# Given instruction
What follows is a set of entries. Give them again exactly, without the pictures.

# Material for the task

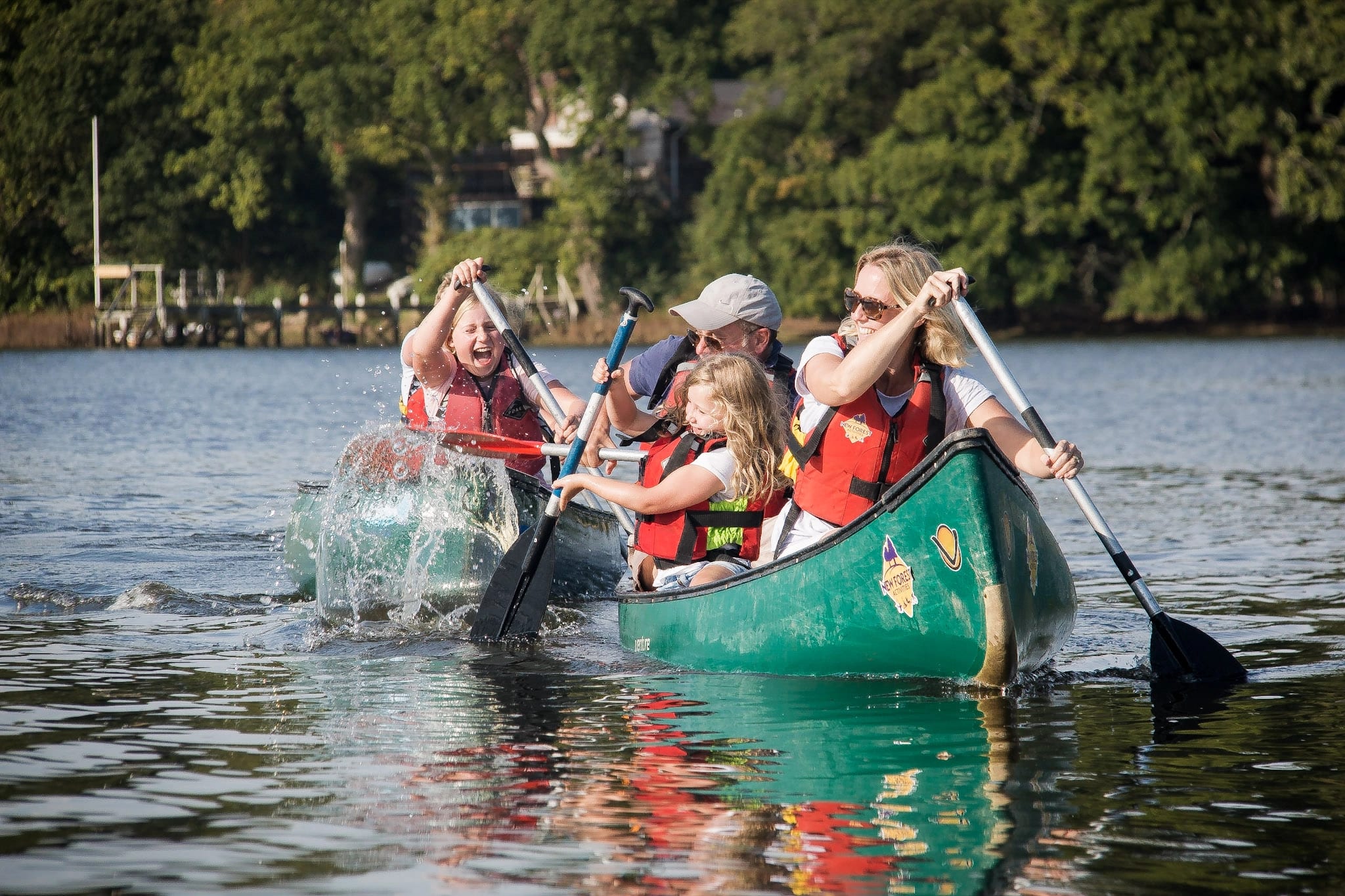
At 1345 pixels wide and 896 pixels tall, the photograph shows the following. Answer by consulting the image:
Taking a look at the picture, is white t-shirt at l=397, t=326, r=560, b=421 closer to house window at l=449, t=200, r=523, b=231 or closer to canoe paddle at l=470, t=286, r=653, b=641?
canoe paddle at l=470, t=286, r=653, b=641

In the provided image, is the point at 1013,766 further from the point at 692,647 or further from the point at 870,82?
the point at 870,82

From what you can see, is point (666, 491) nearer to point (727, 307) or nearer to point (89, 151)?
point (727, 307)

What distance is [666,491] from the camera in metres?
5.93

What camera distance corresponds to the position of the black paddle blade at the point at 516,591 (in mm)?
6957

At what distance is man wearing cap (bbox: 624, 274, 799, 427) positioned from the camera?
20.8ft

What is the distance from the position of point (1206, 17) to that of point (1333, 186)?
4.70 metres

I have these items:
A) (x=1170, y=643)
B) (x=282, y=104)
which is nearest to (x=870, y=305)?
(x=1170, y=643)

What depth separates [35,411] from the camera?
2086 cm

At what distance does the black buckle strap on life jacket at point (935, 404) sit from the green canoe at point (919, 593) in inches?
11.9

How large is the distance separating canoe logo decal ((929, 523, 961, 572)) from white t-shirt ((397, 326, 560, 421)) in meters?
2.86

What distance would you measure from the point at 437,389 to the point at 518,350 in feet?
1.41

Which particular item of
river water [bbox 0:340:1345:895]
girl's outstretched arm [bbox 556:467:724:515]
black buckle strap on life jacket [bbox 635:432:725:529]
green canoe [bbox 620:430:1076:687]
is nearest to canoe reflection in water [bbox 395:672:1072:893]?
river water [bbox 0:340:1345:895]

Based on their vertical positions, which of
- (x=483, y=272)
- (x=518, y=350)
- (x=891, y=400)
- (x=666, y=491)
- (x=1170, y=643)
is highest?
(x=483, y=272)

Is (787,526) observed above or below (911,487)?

# Solution to this exercise
At 1345 pixels wide and 896 pixels tall, the photograph shows the following. Answer by consulting the image:
Taking a look at the picture, is white t-shirt at l=397, t=326, r=560, b=421 closer to house window at l=449, t=200, r=523, b=231 or closer to canoe paddle at l=470, t=286, r=653, b=641?
canoe paddle at l=470, t=286, r=653, b=641

In the provided image, is the point at 1013,766 further from the point at 692,647 or further from the point at 870,82?
the point at 870,82

From what you can see, is point (666, 491) nearer to point (727, 307) or nearer to point (89, 151)?
point (727, 307)

What distance is [666,491] from the camera in metres?
5.93

What camera distance corresponds to the position of the black paddle blade at the point at 516,591 (in mm)?
6957

At what distance is man wearing cap (bbox: 624, 274, 799, 427) positioned from the camera?
20.8ft

What is the distance from the position of point (1206, 17) to that of point (1333, 186)?
4.70 metres

I have these items:
A) (x=1170, y=643)
B) (x=282, y=104)
which is nearest to (x=870, y=305)?
(x=1170, y=643)

What depth separates [35,411] from the camera?
2086 cm

At what distance does the black buckle strap on life jacket at point (935, 404) sit from the green canoe at point (919, 593) in inches?
11.9

How large is the distance separating canoe logo decal ((929, 523, 961, 572)) from white t-shirt ((397, 326, 560, 421)) in meters?
2.86

What distance would you measure from the point at 437,389 to the point at 518,350 in feet?
1.41

Which particular item of
river water [bbox 0:340:1345:895]
girl's outstretched arm [bbox 556:467:724:515]
black buckle strap on life jacket [bbox 635:432:725:529]
green canoe [bbox 620:430:1076:687]
is nearest to canoe reflection in water [bbox 395:672:1072:893]?
river water [bbox 0:340:1345:895]

Based on their vertical positions, which of
- (x=483, y=272)
- (x=518, y=350)
- (x=891, y=400)
- (x=666, y=491)
- (x=1170, y=643)
is highest?
(x=483, y=272)

Is (787,526) observed above or below (911,487)?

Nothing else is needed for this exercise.